* FRAGMENTO:
---

No siempre, pero el aislamiento ha jugado muchas veces a favor de la literatura. Obras como En busca del tiempo perdido no hubiesen llegado nunca a concluirse de no haber sido por el confinamiento al que su autor decidió someterse. Conocido es que Marcel Proust pasó los últimos quince años de su vida encerrado en su piso del número 102 del bulevar Haussmann de París, del que apenas solía salir. Adicto al café como Balzac, con la salud deteriorada por su asma y deprimido tras la muerte de su madre, el escritor permanecía día y noche en una habitación con las paredes forradas de corcho para evitar cualquier ruido o distracción ajena  a la composición de su gran obra.

Un don a cambio de un látigo

La enfermedad era, de hecho, otra de las razones que solía mantener a algunos escritores lejos de la vida social. Shirley Jackson, que sufría de neurosis, era agorafóbica. La autora de historias como La lotería, Siempre hemos vivido en el castillo  o La maldición de Hill House -adaptada recientemente por Netflix-, pasó gran parte de su vida encerrada en casa, donde cuidaba de sus cuatro hijos, su marido y sus mascotas, como ella misma relató en alguna ocasión.

---

* DATOS PROPORCIONADOS:
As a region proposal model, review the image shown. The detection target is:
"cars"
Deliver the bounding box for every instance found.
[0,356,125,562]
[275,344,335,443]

---

* TAREA ASIGNADA 1:
Extrae sin cambios del fragmento sobre el aislamiento y la literatura el pasaje comprendido entre "No siempre, pero" y "su gran obra.", ambos incluidos.
* TAREA ASIGNADA 2:
Prolonga el texto sobre el aislamiento de los escritores a partir de su última oración.

* RESPUESTA DEL EJERCICIO 1:
No siempre, pero el aislamiento ha jugado muchas veces a favor de la literatura. Obras como En busca del tiempo perdido no hubiesen llegado nunca a concluirse de no haber sido por el confinamiento al que su autor decidió someterse. Conocido es que Marcel Proust pasó los últimos quince años de su vida encerrado en su piso del número 102 del bulevar Haussmann de París, del que apenas solía salir. Adicto al café como Balzac, con la salud deteriorada por su asma y deprimido tras la muerte de su madre, el escritor permanecía día y noche en una habitación con las paredes forradas de corcho para evitar cualquier ruido o distracción ajena  a la composición de su gran obra.

* RESPUESTA DEL EJERCICIO 2:
Maestra del terror doméstico y escritora compulsiva –a lo largo de su vida compuso casi cien relatos, seis novelas y algún ensayo-, solía dedicar horas y horas a su trabajo. “No soporto a la gente que cree que empiezas a escribir en el momento en que te sientas en el escritorio y coges la pluma y terminas de escribir cuando la dejas; un escritor siempre está escribiendo”, reflexionaba la propia Jackson en "Memoria y delirio", uno de los textos reunidos por Minúscula en Deja que te cuente.

Quizás porque como escribía Truman Capote, "cuando Dios le entrega a uno un don, también le da un látigo; y el látigo es únicamente para autoflagelarse”. Tal era el caso de Jonathan Franzen. Premio National Book Award por Las correcciones, el novelista solía encerrarse en su estudio de Harlem “con las persianas cerradas y las luces apagadas, sentado frente al teclado del ordenador, con orejas y tapones en los oídos y los ojos vendados”, cuenta Mason Currey en Rituales cotidianos (Turner).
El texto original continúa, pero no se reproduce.